PROBLEM DESCRIPTION:
Reproduce all the material exactly, minus any pictures it holds.

Visual spatial reasoning items
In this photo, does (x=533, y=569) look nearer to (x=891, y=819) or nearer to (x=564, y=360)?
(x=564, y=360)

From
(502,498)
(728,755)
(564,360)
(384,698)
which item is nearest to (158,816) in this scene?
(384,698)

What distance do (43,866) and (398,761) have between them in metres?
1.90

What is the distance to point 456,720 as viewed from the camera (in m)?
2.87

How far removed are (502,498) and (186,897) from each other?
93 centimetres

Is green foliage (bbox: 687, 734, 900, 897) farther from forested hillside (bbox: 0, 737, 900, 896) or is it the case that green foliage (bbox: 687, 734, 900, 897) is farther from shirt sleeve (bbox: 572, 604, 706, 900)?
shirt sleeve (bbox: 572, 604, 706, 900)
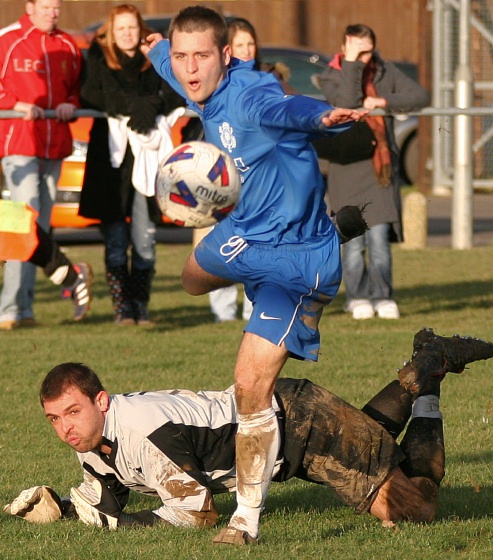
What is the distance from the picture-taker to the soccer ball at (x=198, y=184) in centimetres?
500

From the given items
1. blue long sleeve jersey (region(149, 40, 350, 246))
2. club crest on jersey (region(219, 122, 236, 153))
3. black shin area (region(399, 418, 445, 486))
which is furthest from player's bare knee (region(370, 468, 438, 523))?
club crest on jersey (region(219, 122, 236, 153))

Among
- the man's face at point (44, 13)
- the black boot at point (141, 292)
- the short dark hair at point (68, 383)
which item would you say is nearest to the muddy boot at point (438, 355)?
the short dark hair at point (68, 383)

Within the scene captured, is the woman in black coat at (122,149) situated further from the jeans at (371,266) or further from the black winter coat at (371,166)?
the jeans at (371,266)

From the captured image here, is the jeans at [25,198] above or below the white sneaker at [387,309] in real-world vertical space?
above

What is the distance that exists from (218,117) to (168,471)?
4.89 ft

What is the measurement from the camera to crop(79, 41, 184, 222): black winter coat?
10.4m

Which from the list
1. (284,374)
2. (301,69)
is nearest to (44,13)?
(284,374)

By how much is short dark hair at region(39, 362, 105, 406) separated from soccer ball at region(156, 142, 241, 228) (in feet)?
2.65

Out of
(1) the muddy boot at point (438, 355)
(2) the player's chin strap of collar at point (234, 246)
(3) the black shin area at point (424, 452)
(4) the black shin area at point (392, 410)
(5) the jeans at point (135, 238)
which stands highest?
(2) the player's chin strap of collar at point (234, 246)

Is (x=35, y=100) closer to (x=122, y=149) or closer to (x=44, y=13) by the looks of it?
(x=44, y=13)

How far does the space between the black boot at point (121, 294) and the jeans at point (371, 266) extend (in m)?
1.84

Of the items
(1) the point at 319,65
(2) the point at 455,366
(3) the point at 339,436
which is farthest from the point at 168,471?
(1) the point at 319,65

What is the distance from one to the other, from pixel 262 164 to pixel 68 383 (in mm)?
1216

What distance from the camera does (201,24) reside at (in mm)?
5512
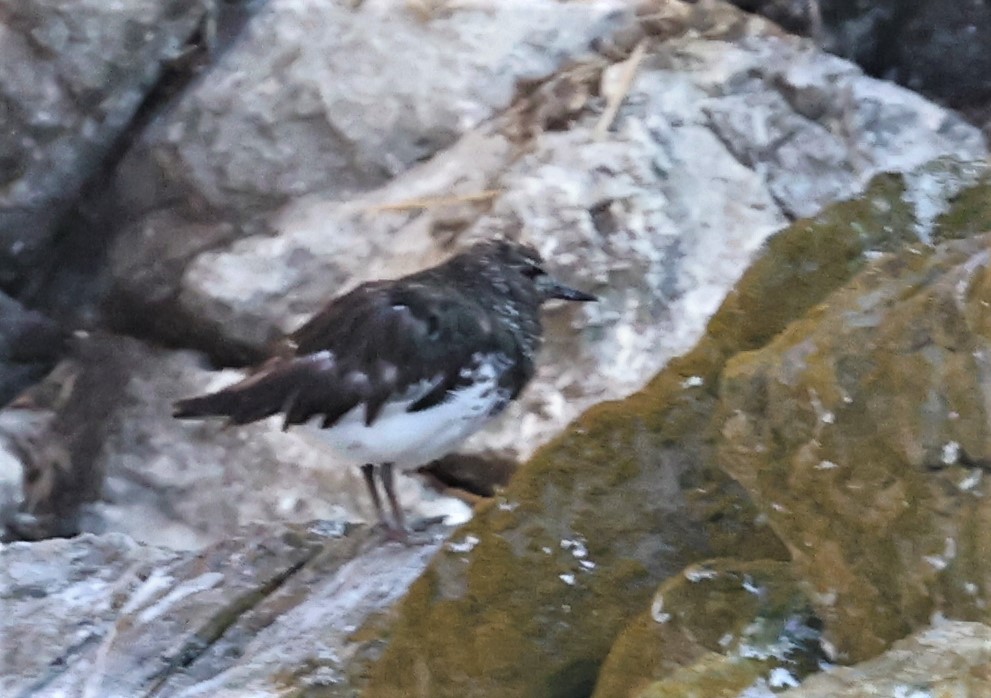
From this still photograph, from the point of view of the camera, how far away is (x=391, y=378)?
89.4 inches

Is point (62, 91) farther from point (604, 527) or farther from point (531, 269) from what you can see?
point (604, 527)

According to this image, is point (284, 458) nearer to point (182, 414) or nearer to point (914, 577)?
point (182, 414)

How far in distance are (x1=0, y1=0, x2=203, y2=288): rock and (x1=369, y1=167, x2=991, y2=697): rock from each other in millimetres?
2525

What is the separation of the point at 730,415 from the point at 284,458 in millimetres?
2073

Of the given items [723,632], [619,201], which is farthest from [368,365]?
[723,632]

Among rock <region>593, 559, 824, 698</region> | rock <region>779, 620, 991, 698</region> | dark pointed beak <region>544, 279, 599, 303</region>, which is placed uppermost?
rock <region>779, 620, 991, 698</region>

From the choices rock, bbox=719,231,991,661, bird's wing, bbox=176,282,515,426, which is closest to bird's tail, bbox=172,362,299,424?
bird's wing, bbox=176,282,515,426

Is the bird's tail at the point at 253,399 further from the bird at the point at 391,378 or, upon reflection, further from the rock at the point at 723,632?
the rock at the point at 723,632

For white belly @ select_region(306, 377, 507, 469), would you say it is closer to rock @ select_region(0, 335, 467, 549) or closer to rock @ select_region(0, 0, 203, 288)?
rock @ select_region(0, 335, 467, 549)

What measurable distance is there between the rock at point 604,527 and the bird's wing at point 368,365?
0.78 meters

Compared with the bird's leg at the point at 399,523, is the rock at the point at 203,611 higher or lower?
higher

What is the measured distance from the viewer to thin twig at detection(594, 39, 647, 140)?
10.4 ft

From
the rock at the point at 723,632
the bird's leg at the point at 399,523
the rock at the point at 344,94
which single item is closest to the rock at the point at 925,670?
the rock at the point at 723,632

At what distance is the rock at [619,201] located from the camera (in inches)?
118
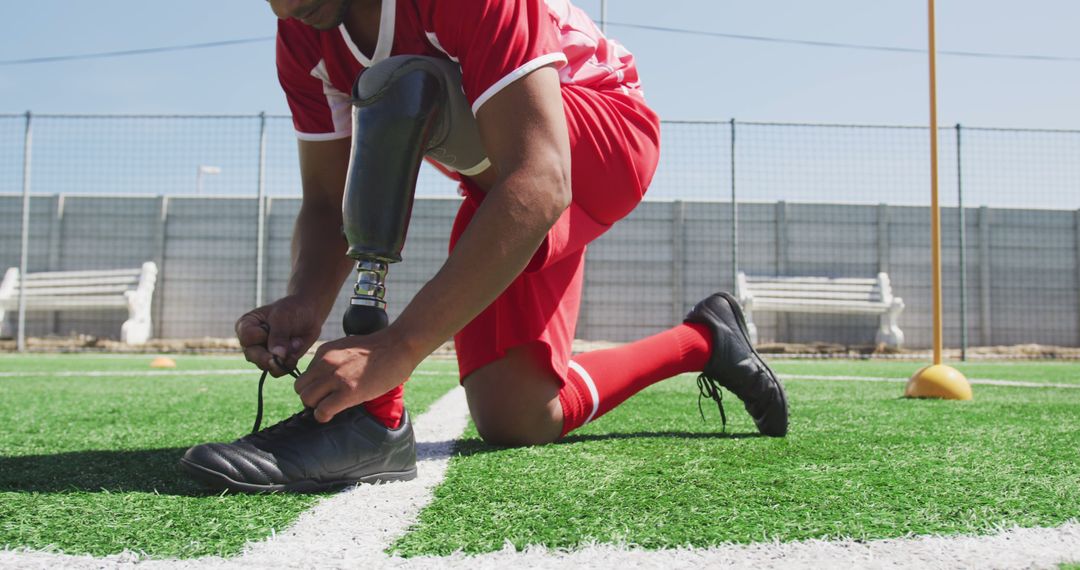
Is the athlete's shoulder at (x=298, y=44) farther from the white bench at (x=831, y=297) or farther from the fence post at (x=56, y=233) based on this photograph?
the fence post at (x=56, y=233)

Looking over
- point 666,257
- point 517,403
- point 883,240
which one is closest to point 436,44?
point 517,403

WRITTEN RESPONSE:
In this photo, does (x=533, y=569) look nearer to (x=891, y=819) or nearer to (x=564, y=360)?
(x=564, y=360)

From
(502,498)
(728,755)
(564,360)
(384,698)
which item is nearest to (158,816) in this scene?
(384,698)

What distance do (43,866) and (398,761) have between them in metres?
1.90

What is the distance to point 456,720 as viewed from the camera (in m)?
2.87

How far removed are (502,498) and (186,897) from each other?
93 centimetres

Is green foliage (bbox: 687, 734, 900, 897) farther from forested hillside (bbox: 0, 737, 900, 896) or is it the case that green foliage (bbox: 687, 734, 900, 897) is farther from shirt sleeve (bbox: 572, 604, 706, 900)?
shirt sleeve (bbox: 572, 604, 706, 900)
What is the distance from the picture-taker to the soccer ball at (x=198, y=184) in centimetres?
500

From the given items
1. blue long sleeve jersey (region(149, 40, 350, 246))
2. club crest on jersey (region(219, 122, 236, 153))
3. black shin area (region(399, 418, 445, 486))
which is furthest from player's bare knee (region(370, 468, 438, 523))?
club crest on jersey (region(219, 122, 236, 153))

Among
- the man's face at point (44, 13)
- the black boot at point (141, 292)
- the short dark hair at point (68, 383)
which item would you say is nearest to the muddy boot at point (438, 355)?
the short dark hair at point (68, 383)

Within the scene captured, is the woman in black coat at (122,149) situated further from the jeans at (371,266) or further from the black winter coat at (371,166)?
the jeans at (371,266)

From the captured image here, is the jeans at [25,198] above or below the white sneaker at [387,309] in real-world vertical space?
above

What is the distance that exists from (218,117) to (168,471)?
4.89 ft

What is the measurement from the camera to crop(79, 41, 184, 222): black winter coat?
10.4m

Which from the list
1. (284,374)
2. (301,69)
is nearest to (44,13)?
(284,374)

By how much is short dark hair at region(39, 362, 105, 406) separated from soccer ball at region(156, 142, 241, 228) (in feet)?
2.65

Out of
(1) the muddy boot at point (438, 355)
(2) the player's chin strap of collar at point (234, 246)
(3) the black shin area at point (424, 452)
(4) the black shin area at point (392, 410)
(5) the jeans at point (135, 238)
which stands highest?
(2) the player's chin strap of collar at point (234, 246)

Is (x=35, y=100) closer to (x=122, y=149) or closer to (x=44, y=13) by the looks of it?
(x=44, y=13)

How far does the space between the black boot at point (121, 294) and the jeans at point (371, 266) extend (in m)?
1.84

Of the items
(1) the point at 319,65
(2) the point at 455,366
(3) the point at 339,436
which is farthest from the point at 168,471?
(1) the point at 319,65

What is the distance from one to the other, from pixel 262 164 to pixel 68 383 (in mm)?
1216

What distance from the camera does (201,24) reside at (in mm)?
5512
From this still photograph, from the point of view of the camera, how far away is (x=391, y=378)?
89.4 inches

Is point (62, 91) farther from point (604, 527) or farther from point (531, 269) from what you can see?
point (604, 527)

According to this image, is point (284, 458) nearer to point (182, 414) or nearer to point (914, 577)?
point (182, 414)

How far in distance are (x1=0, y1=0, x2=203, y2=288): rock and (x1=369, y1=167, x2=991, y2=697): rock from each other in millimetres?
2525

What is the separation of the point at 730,415 from the point at 284,458 in millimetres?
2073

Of the given items [723,632], [619,201], which is farthest from [368,365]?
[723,632]

Among rock <region>593, 559, 824, 698</region> | rock <region>779, 620, 991, 698</region> | dark pointed beak <region>544, 279, 599, 303</region>, which is placed uppermost?
rock <region>779, 620, 991, 698</region>

From the choices rock, bbox=719,231,991,661, bird's wing, bbox=176,282,515,426, which is closest to bird's tail, bbox=172,362,299,424?
bird's wing, bbox=176,282,515,426

Is the bird's tail at the point at 253,399 further from the bird at the point at 391,378 or, upon reflection, further from the rock at the point at 723,632?
the rock at the point at 723,632

For white belly @ select_region(306, 377, 507, 469), would you say it is closer to rock @ select_region(0, 335, 467, 549) or closer to rock @ select_region(0, 0, 203, 288)?
rock @ select_region(0, 335, 467, 549)

What measurable distance is there between the rock at point 604,527 and the bird's wing at point 368,365?
0.78 meters

Compared with the bird's leg at the point at 399,523, is the rock at the point at 203,611 higher or lower?
higher

What is the measured distance from the viewer to thin twig at detection(594, 39, 647, 140)?
10.4 ft

From
the rock at the point at 723,632
the bird's leg at the point at 399,523
the rock at the point at 344,94
which single item is closest to the rock at the point at 925,670?
the rock at the point at 723,632

At what distance is the rock at [619,201] located from the camera (in inches)?
118
Is the athlete's shoulder at (x=298, y=44) farther from the white bench at (x=831, y=297) or farther from the fence post at (x=56, y=233) based on this photograph?
the fence post at (x=56, y=233)

Looking over
- point 666,257
- point 517,403
- point 883,240
which one is closest to point 436,44?
point 517,403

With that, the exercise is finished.